ZOT->select index_name,partition_name,high_value,status,tablespace_name
2 from dba_ind_partitions
3 where index_name = 'WRH$_SEG_STAT_PK';
Press return to continue...

------------------------------ ------------------------------
-------- ------------------------------

WRH$_SEG_STAT_PK WRH$_SEG_ST_3930333368_0
3930333368, MAXVALUE

2 rows selected.

so: which one exactly was marked as "unusable"?

beats me. ain't AWR peachy? I like this kind of automation, though. yes, it simply prunes partitions older than a week and this message is part of that process.

makes sense: anything to reduce my workload is welcome. just wish someone at Oracle had the vision to write messages in the alert log that can be "grepped" for...

while I'm here and following on from my very rude interjection - my apologies - after Joel's reply, I must mention these:

bugs 3406157, 5237272, 5458753

I won't mention what they are, it'd be breaking our support agreement with Oracle. anyone with proper and authorized Metalick access can check what this is about.

scary eh? I've seen this happen in in Linux. could never pinpoint it to any known bug. by luck I stumbled upon this and from there I got the bugs above.

that is a violation of the most basic rules of safety in any database!

unbreakable, mr Oracle? Why bother? it's BROKEN already!

quite frankly: although this is supposedly fixed in, it's just completely unacceptable that it isn't in ALL PRIOR VERSIONS all the way down to 9ir1!

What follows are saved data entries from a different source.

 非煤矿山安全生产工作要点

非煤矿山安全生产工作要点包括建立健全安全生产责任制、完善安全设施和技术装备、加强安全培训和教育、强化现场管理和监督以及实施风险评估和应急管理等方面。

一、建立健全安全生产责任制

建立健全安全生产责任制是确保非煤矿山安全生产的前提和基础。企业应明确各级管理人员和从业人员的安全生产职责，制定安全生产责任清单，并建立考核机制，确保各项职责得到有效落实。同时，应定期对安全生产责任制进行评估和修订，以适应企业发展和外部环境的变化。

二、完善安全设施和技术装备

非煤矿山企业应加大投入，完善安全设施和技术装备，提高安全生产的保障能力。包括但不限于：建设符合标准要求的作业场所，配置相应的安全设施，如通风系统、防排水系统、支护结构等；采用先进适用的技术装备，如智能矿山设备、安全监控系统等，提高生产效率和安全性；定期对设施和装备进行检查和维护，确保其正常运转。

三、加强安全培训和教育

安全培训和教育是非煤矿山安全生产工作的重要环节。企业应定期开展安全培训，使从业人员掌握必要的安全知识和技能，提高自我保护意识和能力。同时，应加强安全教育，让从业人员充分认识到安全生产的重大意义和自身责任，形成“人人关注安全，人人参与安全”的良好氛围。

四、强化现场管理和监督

perhaps it's time for mr Oracle to stop pandering to the "technology de jour" and other moronic flights of fancy and concentrate their R&D on fixing bugs in what is after all their flagship product?

if I have to pay a premium price for this sort of crap, then I simply won't.
or should we start learning Postgres?


more scripting fun

it's been a week of exercising my old shell scripting skills, this one...

well, picture this:

. someone installs a new test instance called "zot10".
. prior to this, there was a "zot" test instance there.
. a week later cron fires off the cold backup of "zot" .
. cold backup fails, complaining that there was a left-over process after shutdown still connected to the "zot10" instance!


this is the command line that checks for "left-over" processes after shutdown:

ps -ef|grep "ora_pmon_$ORACLE_SID"|grep -v "grep"

followed by some suitable return code testing.

nothing wrong with it. on face value...

but the devil is always in the details: in HP boxes, the output of "ps" ends on the comand line string, with EOL after it.

but that is NOT what the above grep search string looked for. it looked for "ora_pmon_zot", period. *anywhere* in the output of ps.

you guessed it: "ora_pmon_zot" and "ora_pmon_zot10" all look the same to such a match string!

there was always a "left-over" process for "zot" for as long as there was a "zot10" instance running!

the fix was to make grep look for the CORRECT match string:

grep "ora_pmon_${ORACLE_SID}\$"

something else I always do: use the "{}" around variable names in shell scripting. I know: it's not needed in 99.9% of the cases.

it's the remaining 0.1% though that makes you leave bed at 3am to fix silly problems. I'm a strong believer in avoiding ALL possibility of problems, not just 99.9%. As such I use the "{}" around variable names ALL the time. Period.

'nyways: 'nuff shop-talk

not much done in the photo front: been very busy with parties, setting up the Xmas decos inside the house, etc. got three rolls to take to the lab this week, will scan them later. and I've got to start on my older underwater slides at some stage!

it's been pelting down for the whole weekend. to the point where our planned fishing trip had to be canceled!